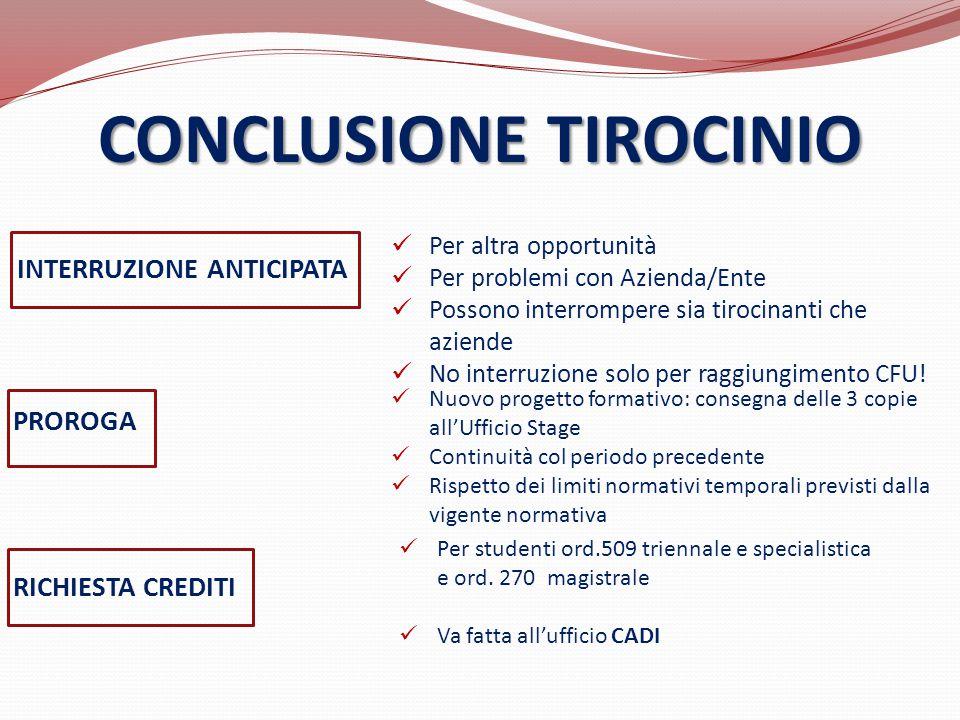 CONCLUSIONE TIROCINIO INTERRUZIONE ANTICIPATA PROROGA Per altra opportunità Per problemi con Azienda/Ente Possono interrompere sia tirocinanti che azi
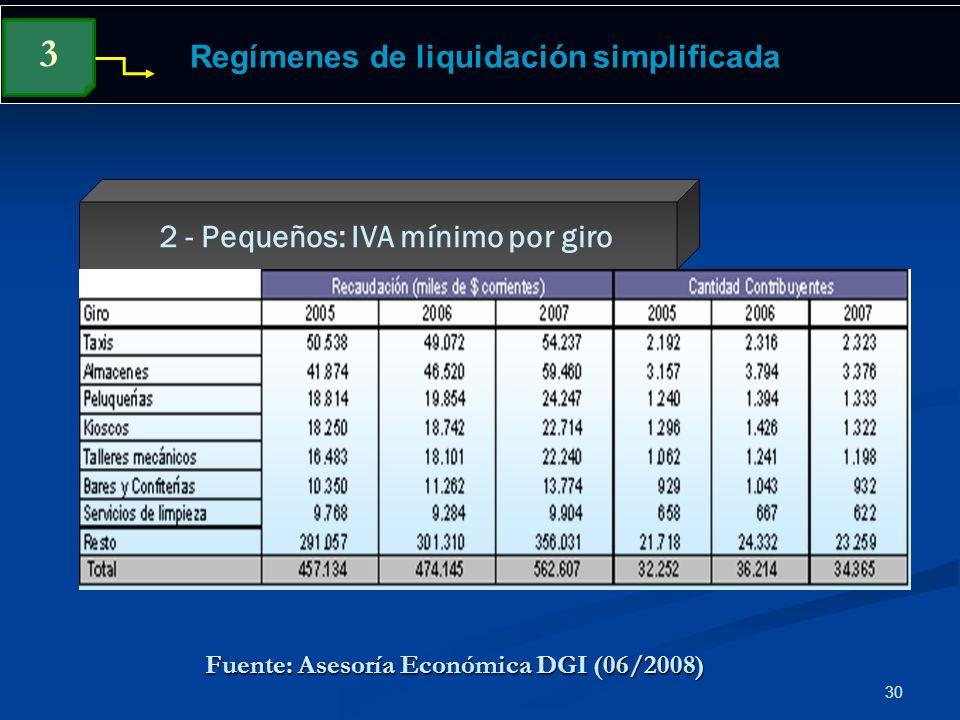 30 Regímenes de liquidación simplificada 2 - Pequeños: IVA mínimo por giro 3 Fuente: Asesoría Económica DGI (06/2008)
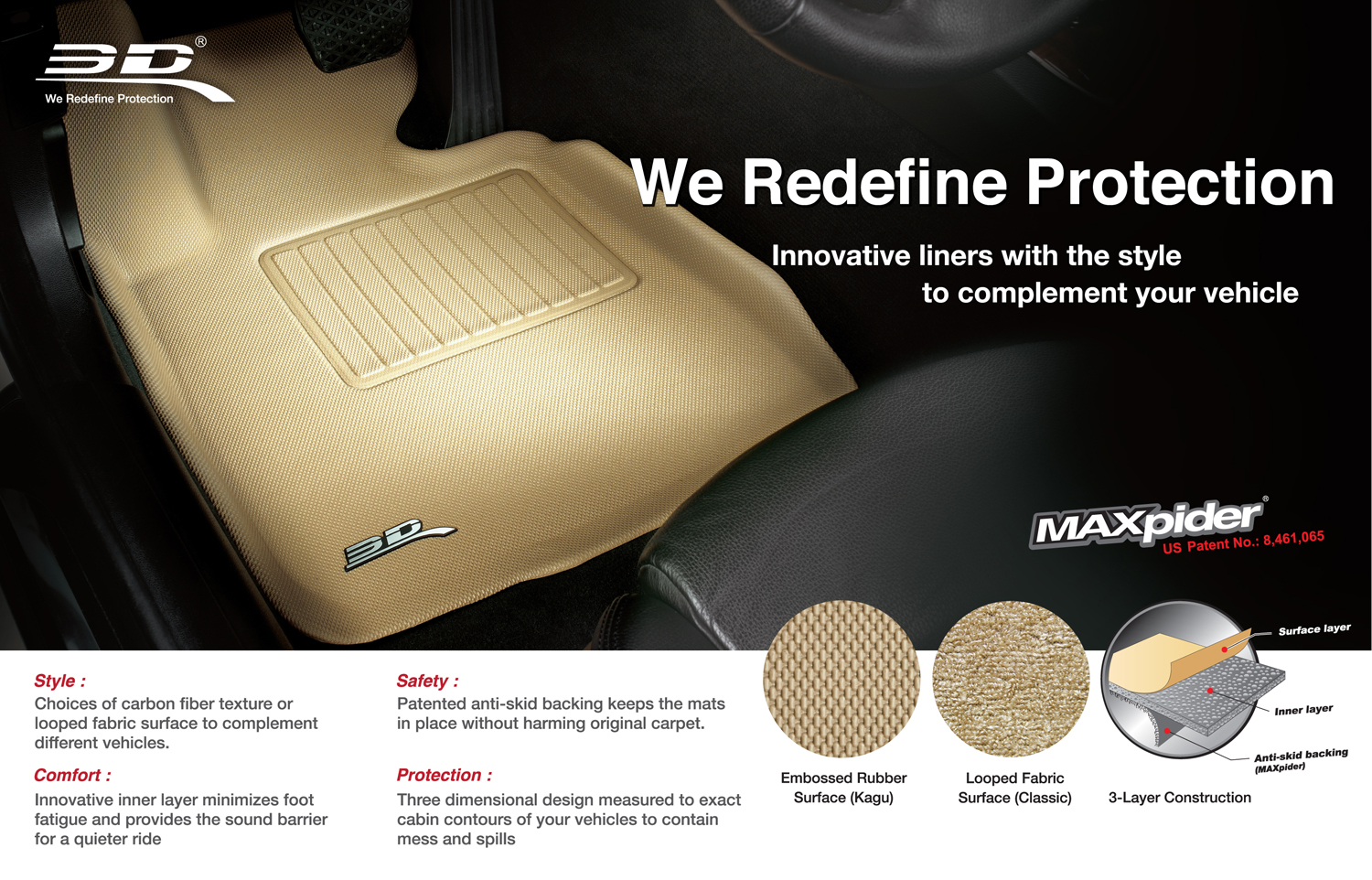 3D MAXpider Second Row Custom Fit All-Weather Floor Mat for Select Ford Flex Models Kagu Rubber Gray L1FR05121501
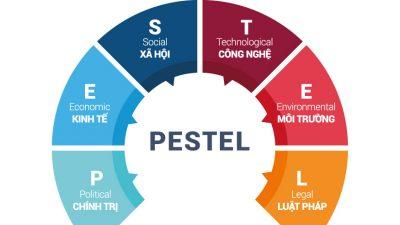 Mô hình PESTEL - Xây dựng chiến lược kinh doanh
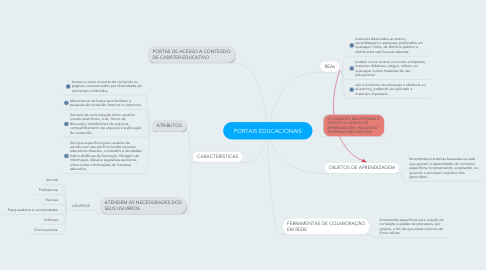 Mind Map: PORTAIS EDUCACIONAIS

****************

BRIEF :: Using the material above, retype each entry exactly and omit the pictures.

REPLY ::
 CONCLUSIONE TIROCINIO INTERRUZIONE ANTICIPATA PROROGA Per altra opportunità Per problemi con Azienda/Ente Possono interrompere sia tirocinanti che azi
 30 Regímenes de liquidación simplificada 2 - Pequeños: IVA mínimo por giro 3 Fuente: Asesoría Económica DGI (06/2008)
 3D MAXpider Second Row Custom Fit All-Weather Floor Mat for Select Ford Flex Models Kagu Rubber Gray L1FR05121501
 Mô hình PESTEL - Xây dựng chiến lược kinh doanh
 Mind Map: PORTAIS EDUCACIONAIS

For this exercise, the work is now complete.